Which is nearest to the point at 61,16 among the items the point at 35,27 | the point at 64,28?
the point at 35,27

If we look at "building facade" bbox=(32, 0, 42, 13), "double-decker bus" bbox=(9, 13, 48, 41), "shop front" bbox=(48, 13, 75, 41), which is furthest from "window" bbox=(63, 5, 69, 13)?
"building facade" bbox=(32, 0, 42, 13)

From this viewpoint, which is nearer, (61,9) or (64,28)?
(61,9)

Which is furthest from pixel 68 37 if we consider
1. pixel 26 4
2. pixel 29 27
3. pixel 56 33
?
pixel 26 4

> [Given task] Copy all of the items above word for word, keeping each line unchanged and in its original order.

> [The answer]
Which is nearest to the point at 61,16 among the items the point at 35,27 | the point at 64,28?
the point at 35,27

If we look at "building facade" bbox=(32, 0, 42, 13), "double-decker bus" bbox=(9, 13, 48, 41), "shop front" bbox=(48, 13, 75, 41), which is furthest from "window" bbox=(63, 5, 69, 13)?
"building facade" bbox=(32, 0, 42, 13)

From this viewpoint, which is nearer, (61,9) or (64,28)?
(61,9)

Which is furthest from pixel 68 37 if we consider
1. pixel 26 4
2. pixel 29 27
3. pixel 56 33
?
pixel 26 4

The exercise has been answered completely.